Count how many lines in the listing below contain the word "separation", and reply with only that number.

++++ Records for this exercise ++++

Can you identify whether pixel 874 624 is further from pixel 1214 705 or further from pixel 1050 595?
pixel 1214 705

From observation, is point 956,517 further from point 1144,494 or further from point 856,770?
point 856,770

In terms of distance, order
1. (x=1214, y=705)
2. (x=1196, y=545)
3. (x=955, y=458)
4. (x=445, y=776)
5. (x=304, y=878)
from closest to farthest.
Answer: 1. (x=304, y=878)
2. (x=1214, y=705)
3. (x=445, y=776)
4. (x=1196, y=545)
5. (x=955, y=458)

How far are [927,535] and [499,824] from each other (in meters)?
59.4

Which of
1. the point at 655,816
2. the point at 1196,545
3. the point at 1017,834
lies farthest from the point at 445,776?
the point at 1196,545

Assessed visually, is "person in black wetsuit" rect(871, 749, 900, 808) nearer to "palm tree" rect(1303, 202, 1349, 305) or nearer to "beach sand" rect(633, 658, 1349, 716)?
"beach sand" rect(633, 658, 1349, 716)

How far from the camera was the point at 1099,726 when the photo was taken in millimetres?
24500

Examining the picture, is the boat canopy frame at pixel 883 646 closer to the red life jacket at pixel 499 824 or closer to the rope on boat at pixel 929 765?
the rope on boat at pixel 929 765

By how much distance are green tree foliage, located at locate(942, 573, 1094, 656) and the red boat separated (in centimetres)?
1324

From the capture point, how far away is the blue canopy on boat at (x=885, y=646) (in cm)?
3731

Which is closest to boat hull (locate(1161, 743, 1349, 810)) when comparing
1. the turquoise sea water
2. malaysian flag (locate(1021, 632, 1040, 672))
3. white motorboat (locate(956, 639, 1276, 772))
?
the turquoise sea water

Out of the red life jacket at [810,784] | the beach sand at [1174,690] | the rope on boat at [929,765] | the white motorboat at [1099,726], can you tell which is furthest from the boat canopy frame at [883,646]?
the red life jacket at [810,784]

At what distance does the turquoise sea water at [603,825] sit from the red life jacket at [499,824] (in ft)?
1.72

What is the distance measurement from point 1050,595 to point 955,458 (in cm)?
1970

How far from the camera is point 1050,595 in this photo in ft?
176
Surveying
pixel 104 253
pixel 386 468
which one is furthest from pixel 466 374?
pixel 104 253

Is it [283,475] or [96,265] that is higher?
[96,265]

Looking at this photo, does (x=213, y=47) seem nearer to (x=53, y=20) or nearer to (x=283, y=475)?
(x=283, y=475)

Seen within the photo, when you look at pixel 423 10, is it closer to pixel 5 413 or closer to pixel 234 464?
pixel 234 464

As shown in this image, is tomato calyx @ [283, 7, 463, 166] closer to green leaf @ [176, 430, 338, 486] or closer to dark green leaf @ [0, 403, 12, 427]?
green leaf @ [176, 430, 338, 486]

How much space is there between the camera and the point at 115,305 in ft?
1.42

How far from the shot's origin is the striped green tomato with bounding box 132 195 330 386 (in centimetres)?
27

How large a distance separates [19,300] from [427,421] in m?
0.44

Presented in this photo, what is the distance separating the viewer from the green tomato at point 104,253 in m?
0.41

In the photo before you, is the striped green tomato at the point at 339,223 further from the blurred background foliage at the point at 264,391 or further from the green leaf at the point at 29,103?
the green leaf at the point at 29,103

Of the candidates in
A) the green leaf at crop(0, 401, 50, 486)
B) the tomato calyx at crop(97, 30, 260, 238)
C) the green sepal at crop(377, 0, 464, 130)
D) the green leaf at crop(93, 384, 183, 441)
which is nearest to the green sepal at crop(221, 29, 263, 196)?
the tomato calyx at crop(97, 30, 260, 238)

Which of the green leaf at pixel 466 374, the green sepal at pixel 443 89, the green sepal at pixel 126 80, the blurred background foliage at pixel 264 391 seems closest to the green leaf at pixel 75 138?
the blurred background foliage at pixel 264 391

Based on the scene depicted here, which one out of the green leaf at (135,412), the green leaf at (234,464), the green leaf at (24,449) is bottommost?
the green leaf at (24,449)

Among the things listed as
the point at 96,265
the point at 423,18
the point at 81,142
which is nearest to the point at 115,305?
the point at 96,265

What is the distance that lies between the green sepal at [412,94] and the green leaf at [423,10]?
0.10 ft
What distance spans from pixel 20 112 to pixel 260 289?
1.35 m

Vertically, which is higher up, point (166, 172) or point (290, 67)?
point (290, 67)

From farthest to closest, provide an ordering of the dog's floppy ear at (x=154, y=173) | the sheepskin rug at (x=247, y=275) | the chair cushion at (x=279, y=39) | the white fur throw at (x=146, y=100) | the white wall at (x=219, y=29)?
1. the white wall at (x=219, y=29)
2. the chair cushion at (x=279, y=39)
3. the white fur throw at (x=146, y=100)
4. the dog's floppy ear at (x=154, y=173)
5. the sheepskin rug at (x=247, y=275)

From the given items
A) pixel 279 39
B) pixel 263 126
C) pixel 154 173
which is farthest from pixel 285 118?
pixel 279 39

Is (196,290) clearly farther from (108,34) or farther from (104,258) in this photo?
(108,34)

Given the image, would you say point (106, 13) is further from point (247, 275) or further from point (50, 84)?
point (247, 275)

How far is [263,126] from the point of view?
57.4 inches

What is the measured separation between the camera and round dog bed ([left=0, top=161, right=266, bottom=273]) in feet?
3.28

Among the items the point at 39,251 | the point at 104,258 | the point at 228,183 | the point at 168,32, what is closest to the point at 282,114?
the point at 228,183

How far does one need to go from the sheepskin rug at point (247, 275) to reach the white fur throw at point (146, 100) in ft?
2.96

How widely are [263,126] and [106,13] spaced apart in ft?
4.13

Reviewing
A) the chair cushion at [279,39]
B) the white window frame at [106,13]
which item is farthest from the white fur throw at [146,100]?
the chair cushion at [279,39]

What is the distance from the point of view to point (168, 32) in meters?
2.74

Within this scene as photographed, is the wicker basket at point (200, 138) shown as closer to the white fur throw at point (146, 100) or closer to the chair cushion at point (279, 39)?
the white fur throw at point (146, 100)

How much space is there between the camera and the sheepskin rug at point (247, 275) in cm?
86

++++
++++ Records for this exercise ++++

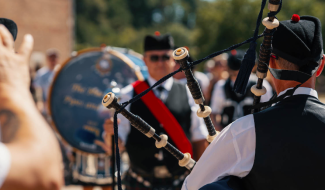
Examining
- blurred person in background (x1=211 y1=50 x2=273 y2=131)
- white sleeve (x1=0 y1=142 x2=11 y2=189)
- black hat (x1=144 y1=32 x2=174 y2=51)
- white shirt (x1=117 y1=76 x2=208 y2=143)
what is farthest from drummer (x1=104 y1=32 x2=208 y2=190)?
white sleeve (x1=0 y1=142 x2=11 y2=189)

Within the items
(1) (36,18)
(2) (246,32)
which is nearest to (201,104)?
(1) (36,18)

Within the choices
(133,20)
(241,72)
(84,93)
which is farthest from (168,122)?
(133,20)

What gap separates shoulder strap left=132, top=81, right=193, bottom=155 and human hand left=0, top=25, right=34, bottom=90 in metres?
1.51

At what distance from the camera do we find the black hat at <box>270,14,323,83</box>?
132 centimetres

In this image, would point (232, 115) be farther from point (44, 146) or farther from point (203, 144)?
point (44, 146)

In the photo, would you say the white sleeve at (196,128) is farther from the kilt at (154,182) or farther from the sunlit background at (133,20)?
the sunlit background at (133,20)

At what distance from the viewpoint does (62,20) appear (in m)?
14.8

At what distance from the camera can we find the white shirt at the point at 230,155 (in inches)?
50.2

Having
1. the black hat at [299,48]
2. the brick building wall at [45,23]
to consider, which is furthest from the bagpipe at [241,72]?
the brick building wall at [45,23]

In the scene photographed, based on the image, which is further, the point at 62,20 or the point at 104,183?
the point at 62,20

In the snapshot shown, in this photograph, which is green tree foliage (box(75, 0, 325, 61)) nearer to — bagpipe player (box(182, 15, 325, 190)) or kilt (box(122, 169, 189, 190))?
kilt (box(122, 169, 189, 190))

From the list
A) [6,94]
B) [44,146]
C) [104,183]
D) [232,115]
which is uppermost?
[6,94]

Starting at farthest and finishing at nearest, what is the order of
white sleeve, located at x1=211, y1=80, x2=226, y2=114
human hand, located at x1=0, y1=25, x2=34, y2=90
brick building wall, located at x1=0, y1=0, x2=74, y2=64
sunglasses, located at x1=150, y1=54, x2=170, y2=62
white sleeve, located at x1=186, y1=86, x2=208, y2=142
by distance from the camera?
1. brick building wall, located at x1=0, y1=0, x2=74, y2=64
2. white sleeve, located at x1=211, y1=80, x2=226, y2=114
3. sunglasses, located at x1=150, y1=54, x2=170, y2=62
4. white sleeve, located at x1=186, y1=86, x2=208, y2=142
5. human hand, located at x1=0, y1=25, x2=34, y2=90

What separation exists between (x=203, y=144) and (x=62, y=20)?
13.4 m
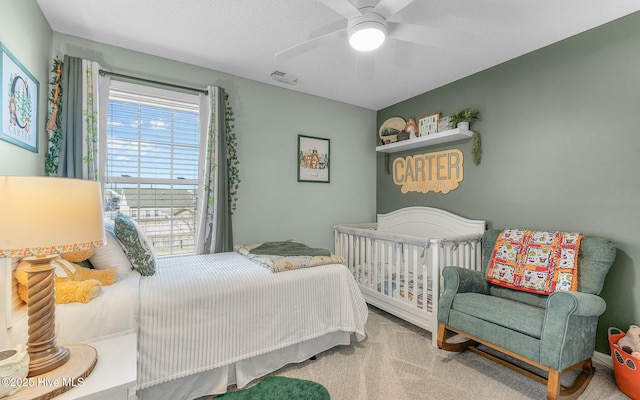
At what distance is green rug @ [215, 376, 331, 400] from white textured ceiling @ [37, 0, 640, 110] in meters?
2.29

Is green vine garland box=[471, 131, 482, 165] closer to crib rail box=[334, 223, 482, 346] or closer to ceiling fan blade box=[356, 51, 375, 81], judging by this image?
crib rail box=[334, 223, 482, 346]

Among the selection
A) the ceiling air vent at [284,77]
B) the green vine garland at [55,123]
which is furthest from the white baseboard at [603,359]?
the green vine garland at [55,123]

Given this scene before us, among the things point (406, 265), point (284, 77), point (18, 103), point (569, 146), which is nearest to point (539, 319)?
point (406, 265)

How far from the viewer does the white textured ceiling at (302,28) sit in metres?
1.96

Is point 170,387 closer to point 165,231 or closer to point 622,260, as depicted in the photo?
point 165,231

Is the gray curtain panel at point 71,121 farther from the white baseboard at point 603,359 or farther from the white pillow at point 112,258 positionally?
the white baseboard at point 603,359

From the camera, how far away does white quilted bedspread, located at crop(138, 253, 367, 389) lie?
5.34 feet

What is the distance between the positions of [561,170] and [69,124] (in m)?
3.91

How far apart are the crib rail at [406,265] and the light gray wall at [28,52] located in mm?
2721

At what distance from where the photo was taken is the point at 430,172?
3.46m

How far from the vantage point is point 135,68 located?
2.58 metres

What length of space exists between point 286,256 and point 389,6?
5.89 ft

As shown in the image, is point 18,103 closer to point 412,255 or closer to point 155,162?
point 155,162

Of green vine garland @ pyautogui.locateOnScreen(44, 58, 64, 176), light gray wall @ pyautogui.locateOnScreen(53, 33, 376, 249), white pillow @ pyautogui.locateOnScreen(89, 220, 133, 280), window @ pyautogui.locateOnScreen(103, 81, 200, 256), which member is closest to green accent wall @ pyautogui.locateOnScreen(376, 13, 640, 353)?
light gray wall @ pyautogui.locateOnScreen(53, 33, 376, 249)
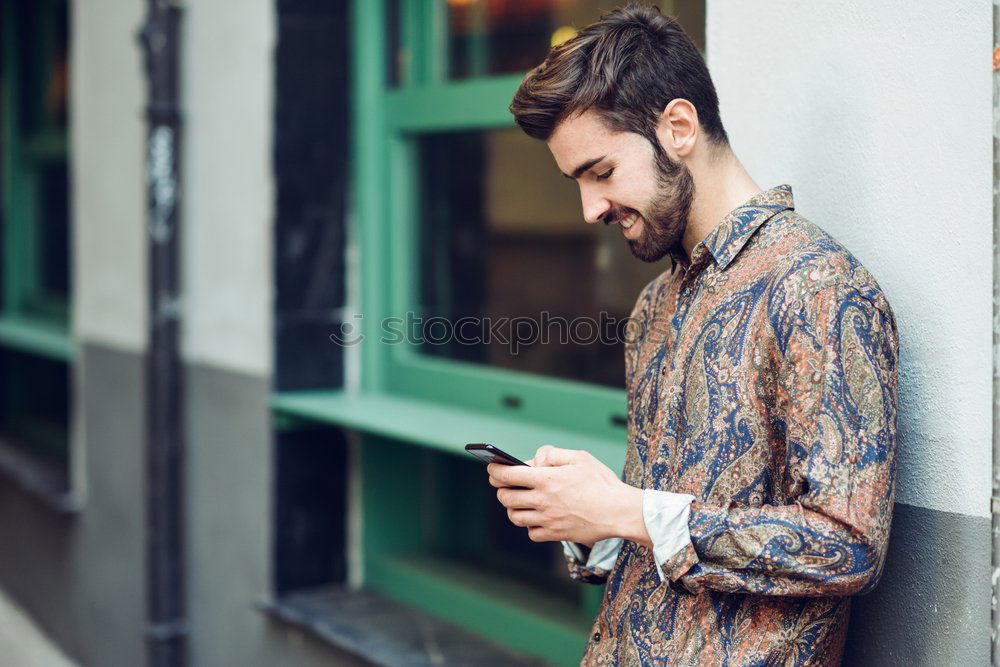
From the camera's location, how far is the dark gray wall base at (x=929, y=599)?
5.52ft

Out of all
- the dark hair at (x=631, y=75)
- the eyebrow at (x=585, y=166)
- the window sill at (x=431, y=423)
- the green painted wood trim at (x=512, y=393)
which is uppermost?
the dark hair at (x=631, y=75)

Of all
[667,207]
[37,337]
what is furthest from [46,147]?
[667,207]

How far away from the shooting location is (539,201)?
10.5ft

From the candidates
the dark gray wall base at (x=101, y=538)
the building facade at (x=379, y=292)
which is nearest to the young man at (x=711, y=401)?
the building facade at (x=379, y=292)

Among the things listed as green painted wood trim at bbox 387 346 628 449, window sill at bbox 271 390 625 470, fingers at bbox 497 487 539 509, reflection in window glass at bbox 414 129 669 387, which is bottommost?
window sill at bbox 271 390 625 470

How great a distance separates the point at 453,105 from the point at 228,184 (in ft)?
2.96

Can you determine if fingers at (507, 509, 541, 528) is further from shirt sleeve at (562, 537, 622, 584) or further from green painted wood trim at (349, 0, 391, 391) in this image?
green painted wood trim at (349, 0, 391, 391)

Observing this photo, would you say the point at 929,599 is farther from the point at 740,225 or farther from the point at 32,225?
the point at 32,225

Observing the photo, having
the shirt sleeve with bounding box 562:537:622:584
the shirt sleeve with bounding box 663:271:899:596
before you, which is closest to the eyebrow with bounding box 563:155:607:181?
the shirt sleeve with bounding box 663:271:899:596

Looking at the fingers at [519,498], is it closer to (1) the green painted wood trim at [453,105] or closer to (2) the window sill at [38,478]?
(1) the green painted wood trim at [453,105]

++++

▶ Exercise answer
2